*DATASET EXTRACT*.
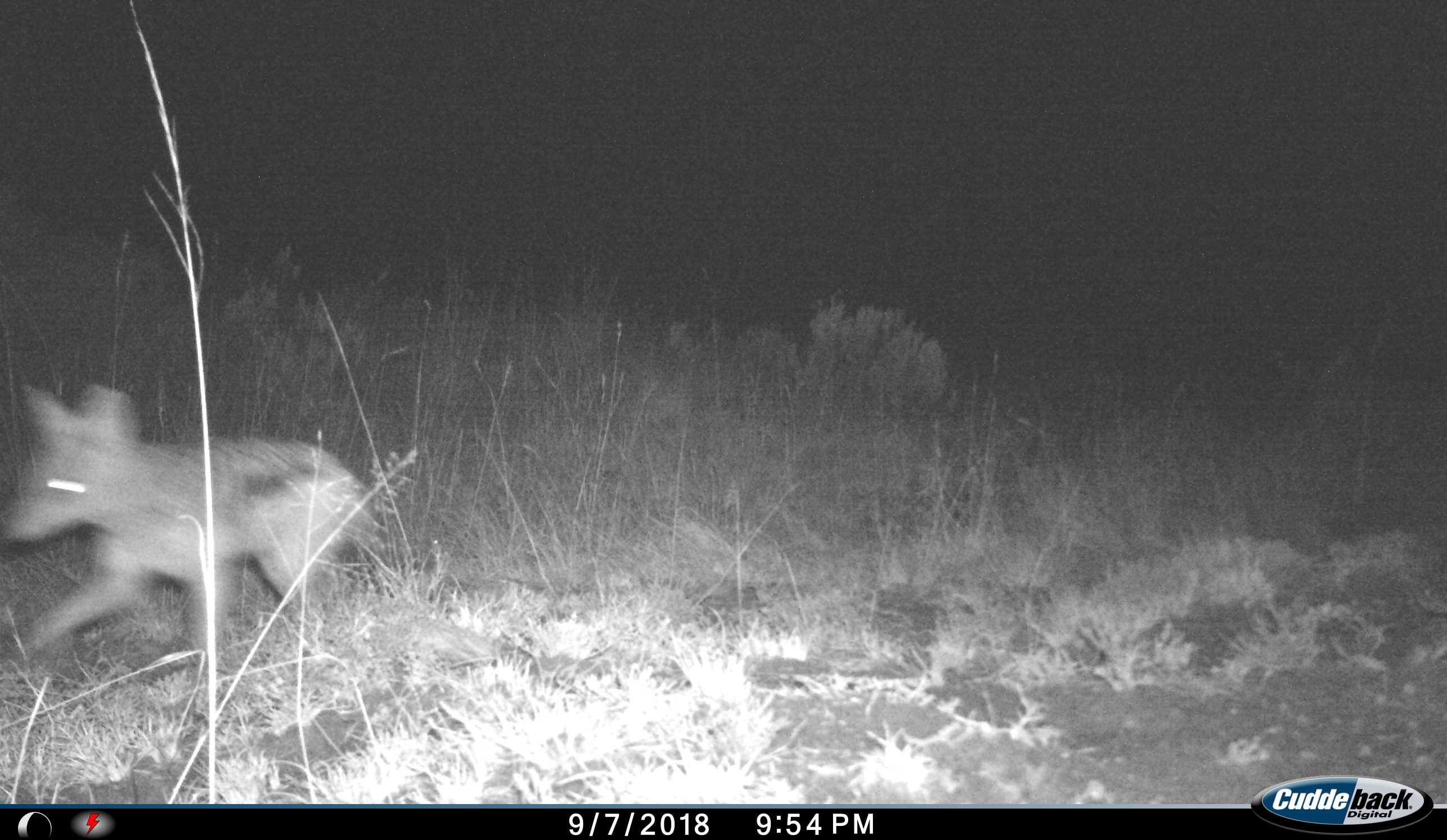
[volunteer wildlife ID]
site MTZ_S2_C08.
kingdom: Animalia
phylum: Chordata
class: Mammalia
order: Carnivora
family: Canidae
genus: Lupulella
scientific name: Lupulella mesomelas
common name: black-backed jackal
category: jackalblackbacked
Jackalblackbacked (black-backed jackal) (Lupulella mesomelas), count 1. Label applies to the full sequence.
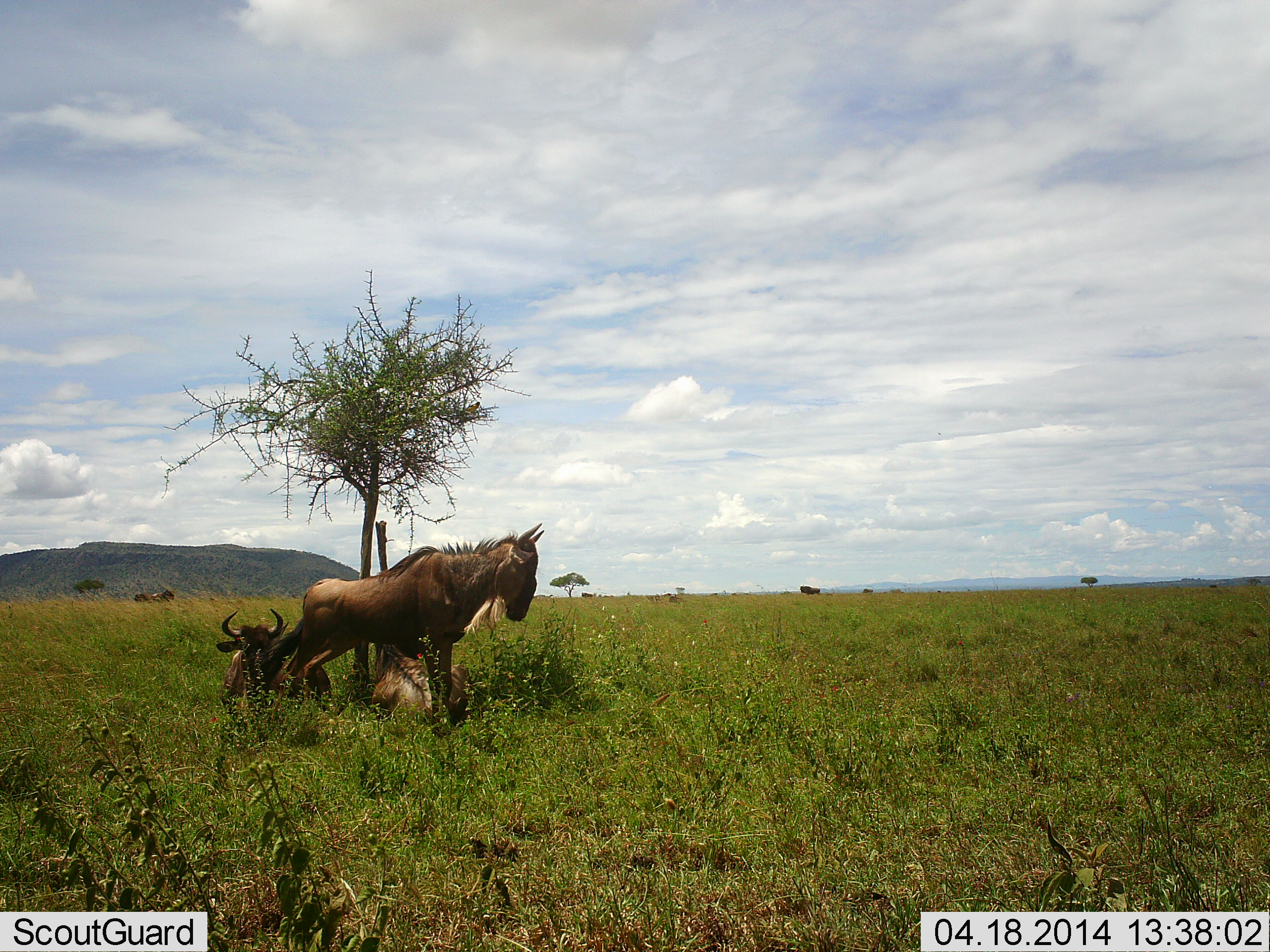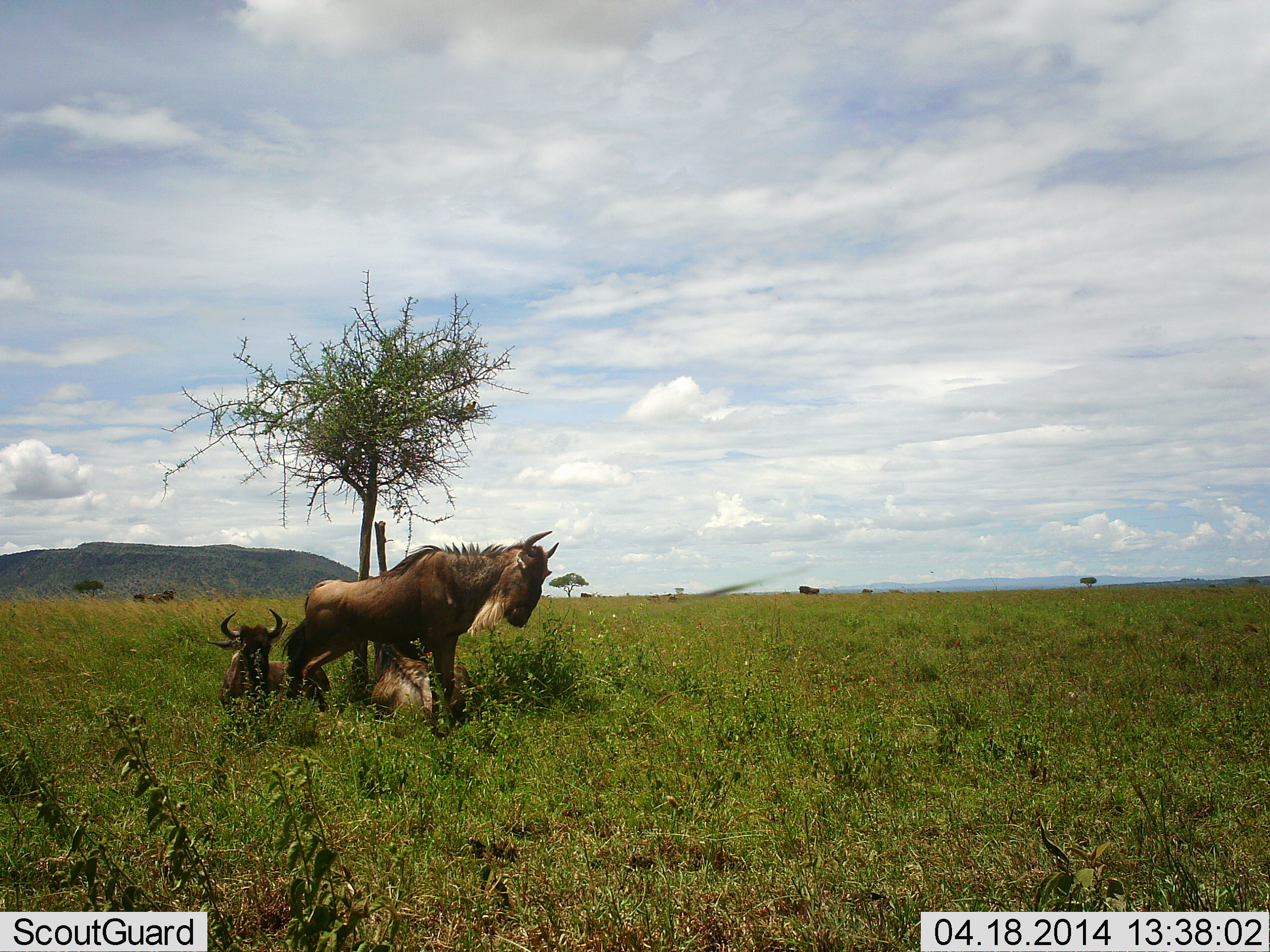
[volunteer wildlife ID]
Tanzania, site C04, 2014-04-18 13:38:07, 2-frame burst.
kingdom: Animalia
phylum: Chordata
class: Mammalia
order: Artiodactyla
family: Bovidae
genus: Connochaetes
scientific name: Connochaetes taurinus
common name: blue wildebeest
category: wildebeest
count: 3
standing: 70%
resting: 100%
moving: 0%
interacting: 0%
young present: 0%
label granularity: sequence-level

*TASK STATEMENT*. Given the listing above, return exactly, and only, the lines from the line with "order: Carnivora" through its final line, both included, with the pictures removed.

*FINAL ANSWER*.
order: Carnivora
family: Canidae
genus: Lupulella
scientific name: Lupulella mesomelas
common name: black-backed jackal
category: jackalblackbacked
Jackalblackbacked (black-backed jackal) (Lupulella mesomelas), count 1. Label applies to the full sequence.
[volunteer wildlife ID]
Tanzania, site C04, 2014-04-18 13:38:07, 2-frame burst.
kingdom: Animalia
phylum: Chordata
class: Mammalia
order: Artiodactyla
family: Bovidae
genus: Connochaetes
scientific name: Connochaetes taurinus
common name: blue wildebeest
category: wildebeest
count: 3
standing: 70%
resting: 100%
moving: 0%
interacting: 0%
young present: 0%
label granularity: sequence-level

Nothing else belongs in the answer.